Родители Мирославы погибли, когда ей было два года, и она практически не помнила их. Воспитывали её бабушка и дедушка. В семье были также две тёти, которые уделяли племяннице немало времени. Так что обездоленной она себя не чувствовала. Но иногда упоминание о чьей бы то ни было маме рождало в её сердце грусть, похожую на отдалённое эхо.
Шура, чтобы изгнать из глаз подруги лёгкую дымку печали, предложил:
– Хотите, я спою вам песню про сон.
– Про сон? – в один голос спросили детективы.
– Ага, который для кого-то стал явью или мог стать.
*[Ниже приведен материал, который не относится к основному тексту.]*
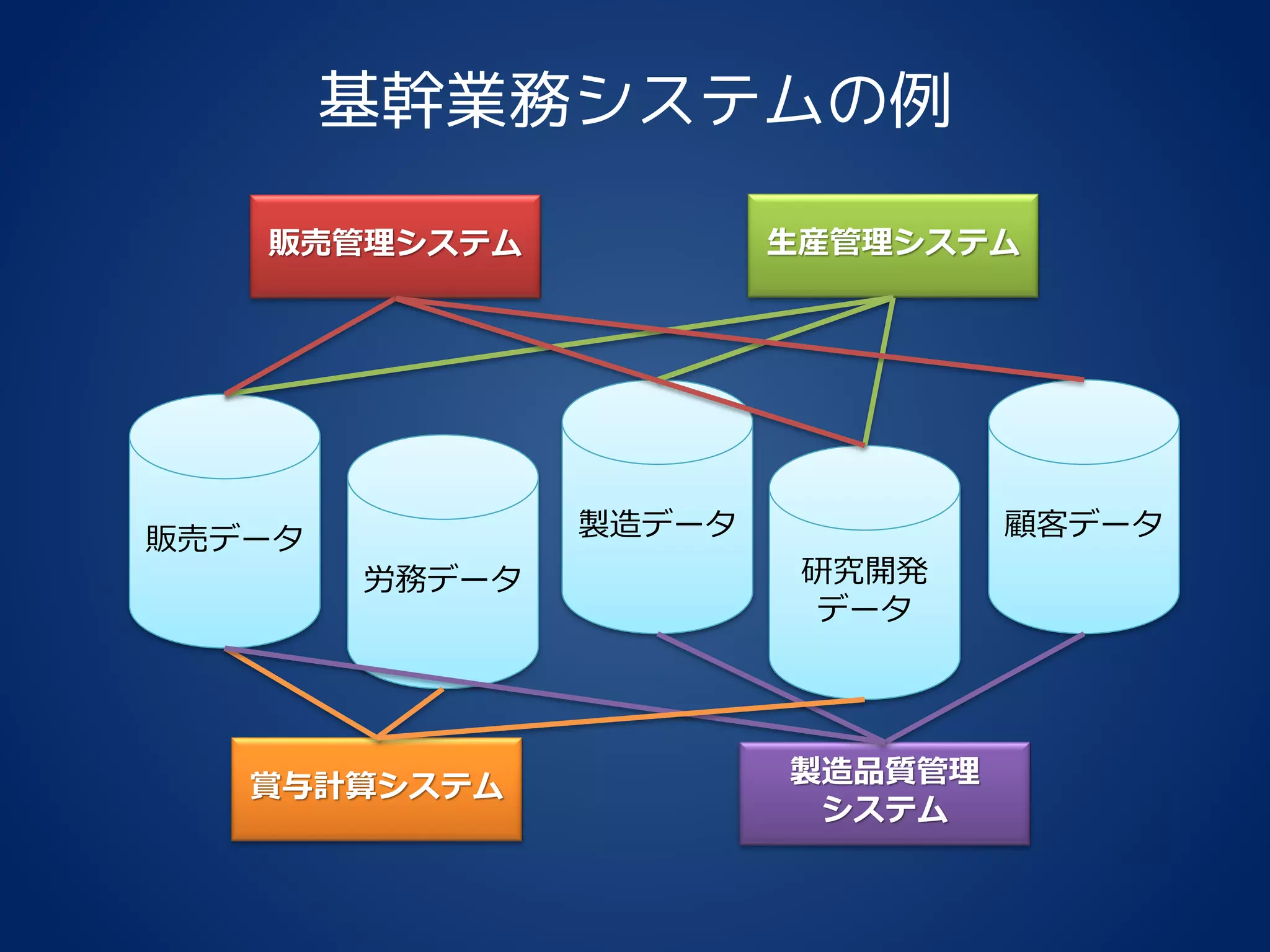 基幹業務システムの例

販売管理システム

生産管理システム

販売データ

労務データ

製造データ

研究開発データ

顧客データ

賞与計算システム

製造品質管理システム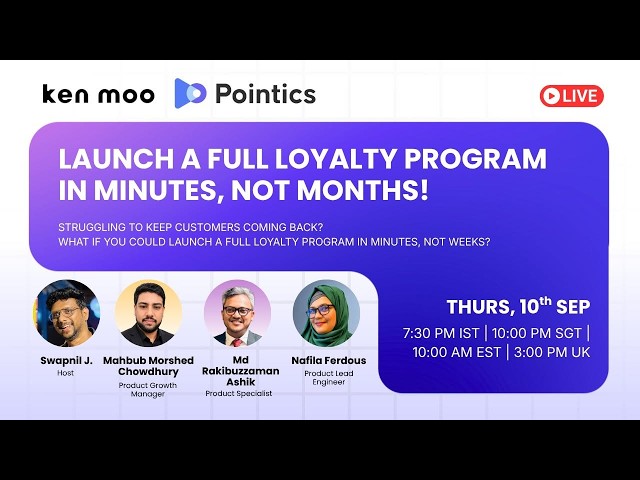 ken moo Pointics

LIVE

LAUNCH A FULL LOYALTY PROGRAM IN MINUTES, NOT MONTHS!

STRUGGLING TO KEEP CUSTOMERS COMING BACK?
WHAT IF YOU COULD LAUNCH A FULL LOYALTY PROGRAM IN MINUTES, NOT WEEKS?

Swapnil J.
Host

Mahbub Morshed Chowdhury
Product Growth Manager

Md Rakibuzzaman Ashik
Product Specialist

Nafila Ferdous
Product Lead Engineer

THURS, 10$^{th}$ SEP
7:30 PM IST | 10:00 PM SGT | 10:00 AM EST | 3:00 PM UK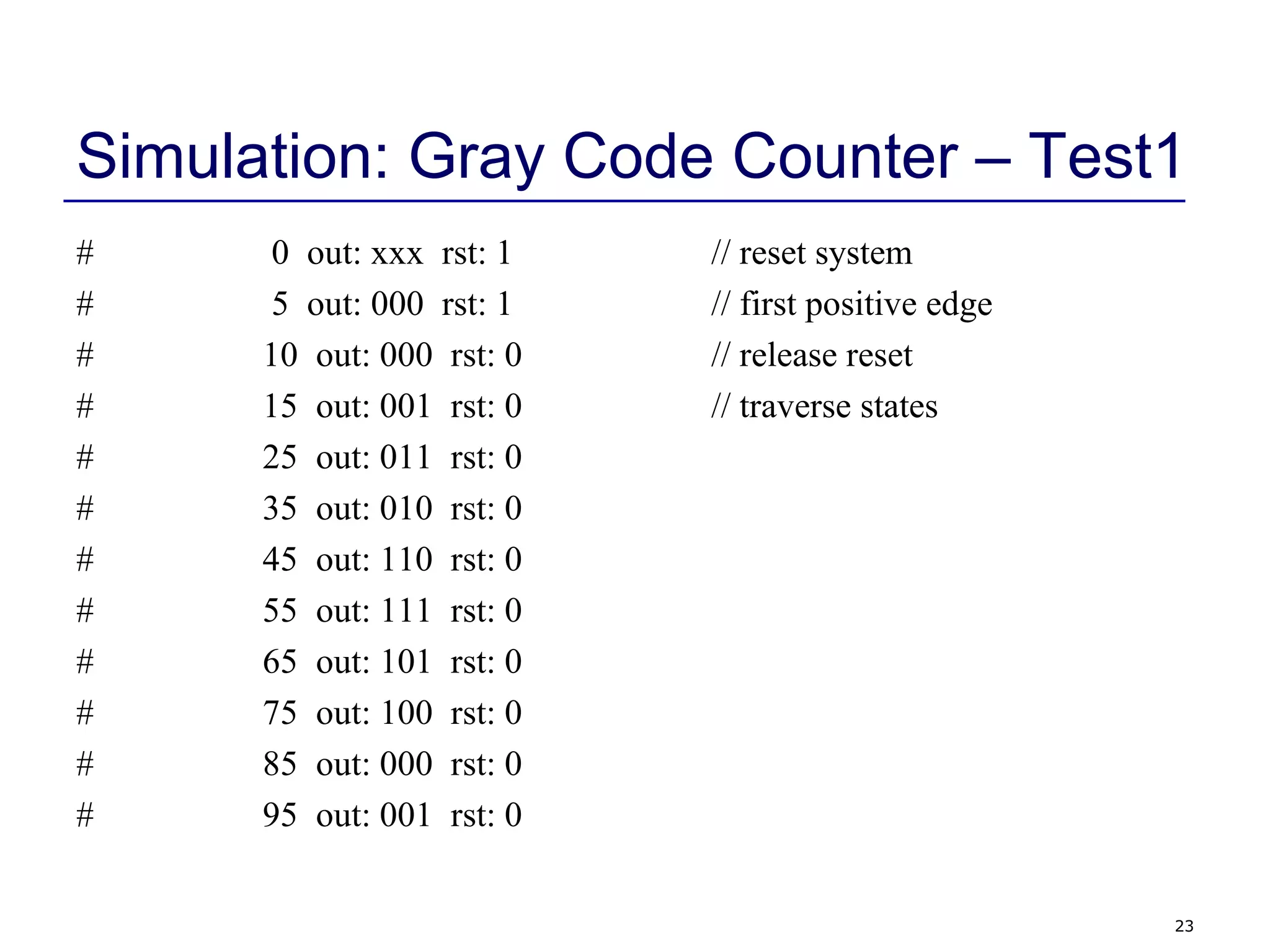 Simulation: Gray Code Counter – Test1

# 0 out: xxx rst: 1 // reset system
# 5 out: 000 rst: 1 // first positive edge
# 10 out: 000 rst: 0 // release reset
# 15 out: 001 rst: 0 // traverse states
# 25 out: 011 rst: 0
# 35 out: 010 rst: 0
# 45 out: 110 rst: 0
# 55 out: 111 rst: 0
# 65 out: 101 rst: 0
# 75 out: 100 rst: 0
# 85 out: 000 rst: 0
# 95 out: 001 rst: 0

23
– Интересно, спой, – ответила Мирослава, не очень-то понимая, чего это друга детства потянуло на воспевание снов.
Морис принёс гитару и положил её Шуре на колени.
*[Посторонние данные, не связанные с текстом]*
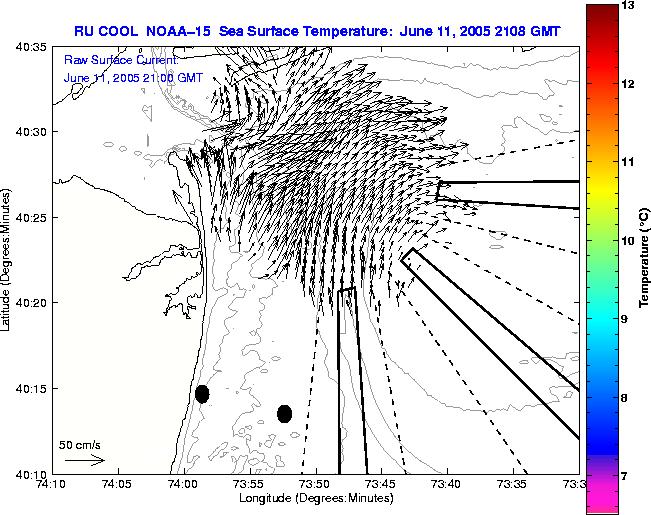 RU COOL NOAA–15 Sea Surface Temperature: June 11, 2005 2108 GMT

Raw Surface Current:
June 11, 2005 21:00 GMT

40:35
40:30
40:25
40:20
40:15
40:10

Latitude (Degrees:Minutes)

50 cm/s

74:10 74:05 74:00 73:55 73:50 73:45 73:40 73:35 73:3

Longitude (Degrees:Minutes)

13
12
11
10
9
8
7

Temperature (°C)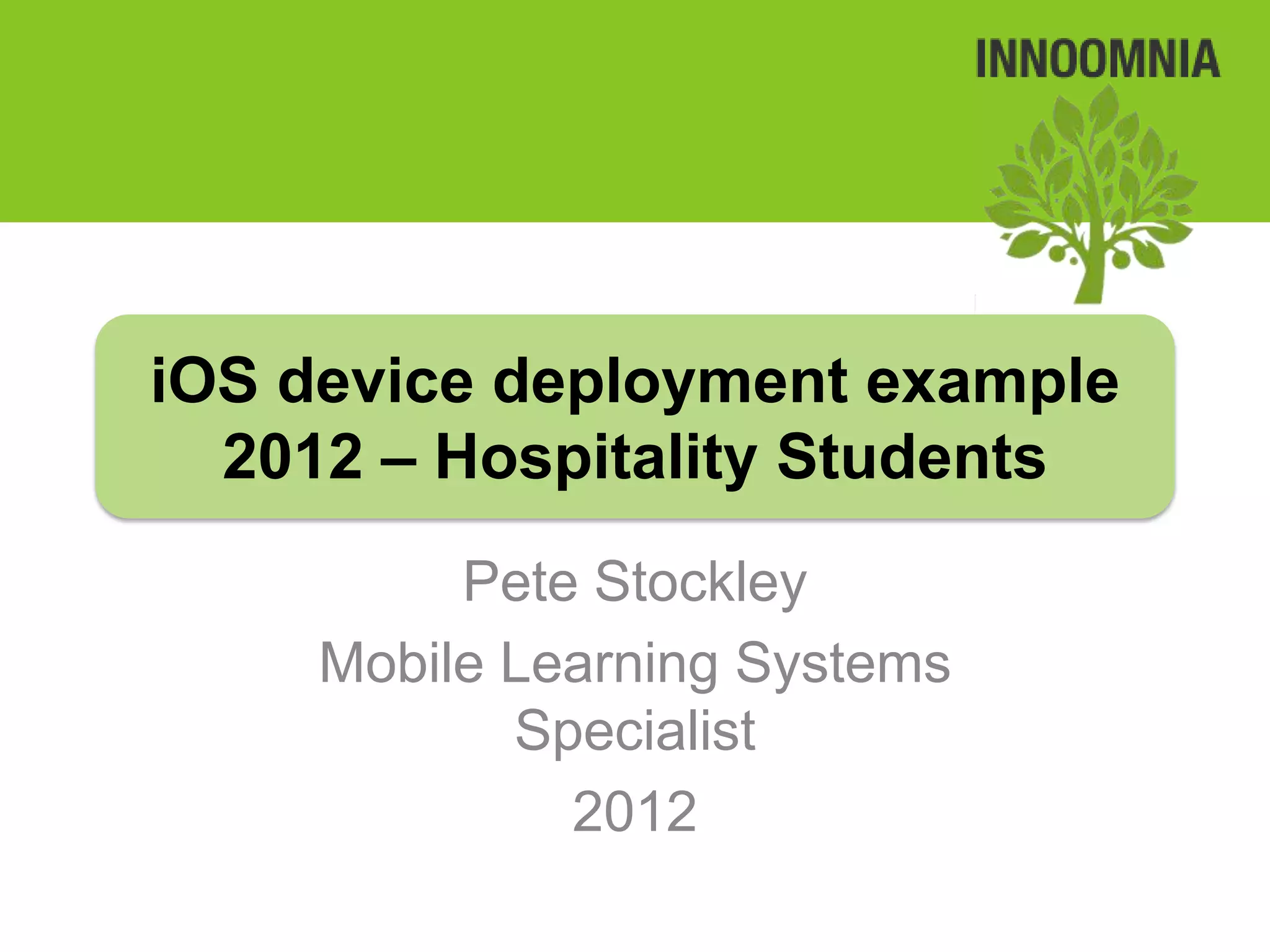 INNOOMNIA

iOS device deployment example 2012 – Hospitality Students

Pete Stockley

Mobile Learning Systems Specialist

2012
Наполеонов пробежал пальцами по струнам, выбрал мелодию и запел:
Во сне читаю объявленье:
(Во сне, а может, наяву?)
«Меняю ветра дуновенье,
Меняю солнце и траву,
Меняю красные закаты
И соловьиные раскаты,
Меняю блеск росы и звёзды,
Цветами напоённый воздух,
Меняю кисть сирени крупной,
И голос Музы неподкупной,
Меняю диких скакунов,
Меняю душу и любовь
На комфортабельное ложе,
На праздности тягучий плен…»
Но только сон ли это, боже?!
Я не согласна на обмен!
– Да уж, – сказала Мирослава, когда он закончил петь, – такой выбор встаёт в той или иной мере почти перед каждым. И не только в наше время. И счастлив тот, кто не уступит соблазнам.